FOLLOWING recent unconfirmed claims that Lord “Lucky” Lucan killed himself before being fed to a tiger at long-time cohort and fellow gambler John Aspinall’s private zoo, the son of the missing British peer has since been issued with his father’s death certificate, reports from February 3 confirm.
The disappearance of charismatic Lucan, who vanished hours after his children’s nanny Sandra Rivett was bludgeoned to death in their family home, has captivated the public’s imagination for over 40 years, generating reports of numerous sightings in different parts of the world.
In one incarnation, the high-rolling aristocrat, who would now be 81, was enjoying a hippy lifestyle as “Jungle Barry”, somewhere in India.
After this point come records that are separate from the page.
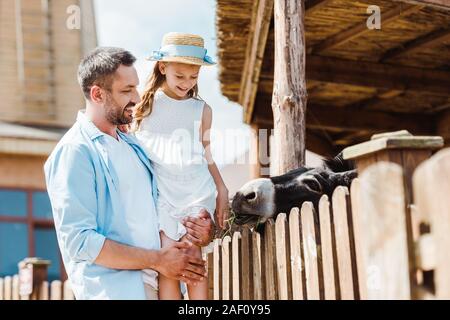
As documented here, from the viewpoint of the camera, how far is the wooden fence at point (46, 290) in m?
6.97

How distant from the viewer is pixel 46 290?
7348mm

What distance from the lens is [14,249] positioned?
12.5 metres

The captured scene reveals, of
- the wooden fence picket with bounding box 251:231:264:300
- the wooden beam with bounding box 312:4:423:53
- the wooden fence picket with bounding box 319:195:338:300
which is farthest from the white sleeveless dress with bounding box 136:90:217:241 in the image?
the wooden beam with bounding box 312:4:423:53

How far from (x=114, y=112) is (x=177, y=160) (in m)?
0.45

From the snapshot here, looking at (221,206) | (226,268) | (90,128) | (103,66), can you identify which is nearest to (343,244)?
(221,206)

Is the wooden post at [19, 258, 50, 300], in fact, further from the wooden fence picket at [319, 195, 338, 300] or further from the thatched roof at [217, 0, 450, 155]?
the wooden fence picket at [319, 195, 338, 300]

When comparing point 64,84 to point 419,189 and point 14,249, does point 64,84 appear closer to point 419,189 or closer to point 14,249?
point 14,249

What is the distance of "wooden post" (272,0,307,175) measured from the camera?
16.3 feet

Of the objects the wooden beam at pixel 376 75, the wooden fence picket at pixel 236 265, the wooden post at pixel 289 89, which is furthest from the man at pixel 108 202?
the wooden beam at pixel 376 75

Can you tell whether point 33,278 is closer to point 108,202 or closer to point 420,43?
point 420,43

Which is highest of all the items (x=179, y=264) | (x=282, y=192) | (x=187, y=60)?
(x=187, y=60)

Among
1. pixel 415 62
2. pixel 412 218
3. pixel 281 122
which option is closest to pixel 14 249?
pixel 415 62

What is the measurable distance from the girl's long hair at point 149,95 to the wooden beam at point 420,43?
3897mm

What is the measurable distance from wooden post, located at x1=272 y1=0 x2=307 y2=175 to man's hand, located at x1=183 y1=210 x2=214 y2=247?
1.51 m
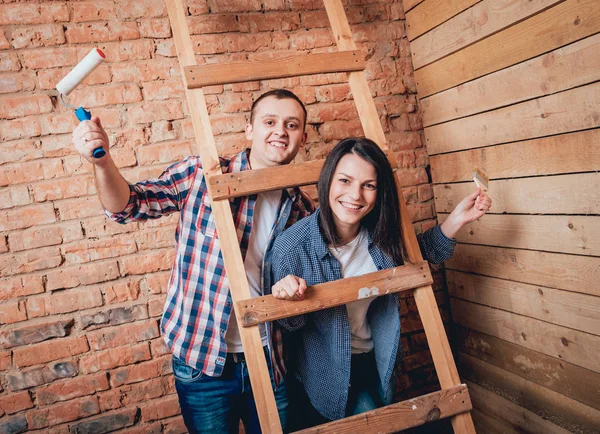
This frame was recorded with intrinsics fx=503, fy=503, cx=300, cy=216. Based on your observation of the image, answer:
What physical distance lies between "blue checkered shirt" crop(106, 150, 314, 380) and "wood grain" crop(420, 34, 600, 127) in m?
0.88

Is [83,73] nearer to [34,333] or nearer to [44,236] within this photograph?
[44,236]

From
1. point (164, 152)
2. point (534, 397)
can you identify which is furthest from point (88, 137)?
point (534, 397)

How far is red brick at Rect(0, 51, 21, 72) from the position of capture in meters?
1.75

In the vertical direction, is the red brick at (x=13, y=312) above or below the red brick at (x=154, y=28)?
below

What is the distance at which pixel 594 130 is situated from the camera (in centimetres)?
145

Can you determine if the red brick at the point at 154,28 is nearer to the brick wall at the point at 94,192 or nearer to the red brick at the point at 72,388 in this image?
the brick wall at the point at 94,192

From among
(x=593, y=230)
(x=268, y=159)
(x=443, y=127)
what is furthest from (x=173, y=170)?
(x=593, y=230)

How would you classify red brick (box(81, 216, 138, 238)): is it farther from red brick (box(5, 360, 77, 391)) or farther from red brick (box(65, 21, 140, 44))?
red brick (box(65, 21, 140, 44))

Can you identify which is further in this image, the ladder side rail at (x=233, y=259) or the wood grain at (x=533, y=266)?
the wood grain at (x=533, y=266)

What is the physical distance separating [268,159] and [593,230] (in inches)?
39.2

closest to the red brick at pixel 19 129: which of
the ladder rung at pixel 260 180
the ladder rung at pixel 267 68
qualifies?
the ladder rung at pixel 267 68

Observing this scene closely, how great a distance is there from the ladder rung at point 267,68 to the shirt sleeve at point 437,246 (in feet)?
1.97

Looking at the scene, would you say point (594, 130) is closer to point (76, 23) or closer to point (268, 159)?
point (268, 159)

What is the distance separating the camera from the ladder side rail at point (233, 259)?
1322 millimetres
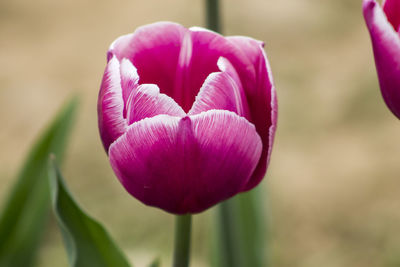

In others he was living in an ex-Nazi colony in South America and on a cattle station in the Australian outback.
Officially declared dead by the High Court in 1999, Lucan’s family were granted probate but no death certificate.
In 2015, in accordance with the Presumption of Death Act (2013), George Bingham, Lucan’s only son, made a formal application to obtain the certificate, appearing in front of High Court judges in London, alongside the application’s only opponent, Neil Berriman, son of deceased nanny Sandra Rivett.
As a baby, Mr Berriman was given up for adoption by a young, husbandless Ms Rivett, and only became aware of his real mother’s identity after the death of his adopted mum, who left documents detailing his origins in a brown envelope intended for her son.
Plagued by thoughts of his only blood parent’s grisly demise, he registered an objection to George Bingham’s application, telling Press in 2015 that “I don’t know if Lord Lucan is alive or not – but I want justice.”
Sitting next to George Bingham in the court, Mr Berriman is reported to have accepted the latest ruling on Lord Lucan’s death and is even said to have struck up an unlikely friendship with Lord Bingham, based on their unique shared history.
The judges’ decision to issue the certificate will pave the way for George Bingham to take his father’s title, making the well-heeled heir the eighth Earl of Lucan. Speaking after his court appearance, the new Lord Lucan confirmed he would be adopting the title henceforth, despite its tainted connotations.